CLASS CONFLICT AND SOCIAL INEQUALITY IN WILLIAM FAULKNER’S THE SOUND AND THE FURY:A MARXIST PERSPECTIVE
DOI:
https://doi.org/10.63878/jalt1649Abstract
The paper explores the concept of class conflict and social inequality in William Faulkner, the sound and the fury (1929) as created through Marxist interpretations, with focus on how the novel criticizes the economic decline, social hierarchy, and ideological domination in the postbellum American South. Although most of the available criticism addresses the modernist narrative techniques and the psychological complexity of Faulkner, the paper prefigures material conditions and class relations that define the existence of the characters.

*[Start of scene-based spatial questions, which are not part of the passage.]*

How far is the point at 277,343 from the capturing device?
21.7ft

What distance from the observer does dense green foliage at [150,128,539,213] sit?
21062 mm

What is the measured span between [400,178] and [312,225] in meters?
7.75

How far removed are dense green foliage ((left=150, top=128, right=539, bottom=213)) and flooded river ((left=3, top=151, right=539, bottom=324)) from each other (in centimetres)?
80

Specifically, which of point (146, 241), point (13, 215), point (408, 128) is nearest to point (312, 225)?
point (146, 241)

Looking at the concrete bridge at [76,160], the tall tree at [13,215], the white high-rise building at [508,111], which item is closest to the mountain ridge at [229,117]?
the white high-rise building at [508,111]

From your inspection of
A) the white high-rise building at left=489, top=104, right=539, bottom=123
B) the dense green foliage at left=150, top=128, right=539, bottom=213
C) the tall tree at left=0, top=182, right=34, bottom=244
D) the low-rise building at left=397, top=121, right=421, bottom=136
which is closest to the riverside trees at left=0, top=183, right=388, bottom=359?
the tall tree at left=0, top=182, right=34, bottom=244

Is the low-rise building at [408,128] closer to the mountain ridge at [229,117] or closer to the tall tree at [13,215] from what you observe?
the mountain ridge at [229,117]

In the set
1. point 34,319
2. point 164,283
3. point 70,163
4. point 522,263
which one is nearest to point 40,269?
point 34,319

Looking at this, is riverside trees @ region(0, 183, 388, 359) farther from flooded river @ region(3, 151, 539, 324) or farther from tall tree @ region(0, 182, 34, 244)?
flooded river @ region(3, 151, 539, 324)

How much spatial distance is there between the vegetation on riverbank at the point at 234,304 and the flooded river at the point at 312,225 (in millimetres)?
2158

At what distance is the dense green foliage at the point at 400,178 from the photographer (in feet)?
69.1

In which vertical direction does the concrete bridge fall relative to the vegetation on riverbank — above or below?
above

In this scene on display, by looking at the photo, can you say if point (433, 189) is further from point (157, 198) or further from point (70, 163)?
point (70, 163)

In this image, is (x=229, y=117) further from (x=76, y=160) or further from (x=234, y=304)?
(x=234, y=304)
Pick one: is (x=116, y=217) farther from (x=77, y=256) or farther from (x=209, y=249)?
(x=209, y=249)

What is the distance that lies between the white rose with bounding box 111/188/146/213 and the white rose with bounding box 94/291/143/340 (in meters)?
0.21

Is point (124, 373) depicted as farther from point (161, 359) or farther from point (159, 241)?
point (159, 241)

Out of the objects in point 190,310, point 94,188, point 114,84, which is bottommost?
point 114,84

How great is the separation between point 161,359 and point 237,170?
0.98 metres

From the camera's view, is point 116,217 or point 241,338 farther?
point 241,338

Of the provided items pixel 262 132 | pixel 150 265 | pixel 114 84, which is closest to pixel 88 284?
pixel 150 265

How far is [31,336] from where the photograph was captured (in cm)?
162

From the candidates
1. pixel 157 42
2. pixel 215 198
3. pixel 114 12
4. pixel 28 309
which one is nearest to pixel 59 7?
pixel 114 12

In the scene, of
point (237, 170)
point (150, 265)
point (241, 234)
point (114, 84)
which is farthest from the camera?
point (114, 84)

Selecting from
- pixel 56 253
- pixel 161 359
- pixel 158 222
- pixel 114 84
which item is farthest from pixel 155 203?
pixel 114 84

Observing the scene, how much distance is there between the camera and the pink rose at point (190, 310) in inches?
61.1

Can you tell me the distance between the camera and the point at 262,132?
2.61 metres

The analysis, which involves a qualitative close-reading method based on the Marxist theory, explains the breakup of the Compson family as the allegory of the breakdown of the aristocratic structures of South and the precariousness of inherited privilege in shifting capitalist realities. The paper notes the difference between all moral and economic bankruptcy of Compsons and the endurance of working-class characters like Dilsey who represents exploited labor and endured social hardship. It also examines how intersecting forms of social inequality in the novel are supported by structures of patriarchy and racial hierarchy that entails the patriarchal norms and racial subjugations as systems of ideology to normalize exploitation. These results prove that The Sound and the Fury is not only a literary experiment conducted by one of the modernists but also a effective social text that reveals the oppression of classes and the decline of ideologies which highlights the relevance of the Faulkner work to the Marxist literary theory.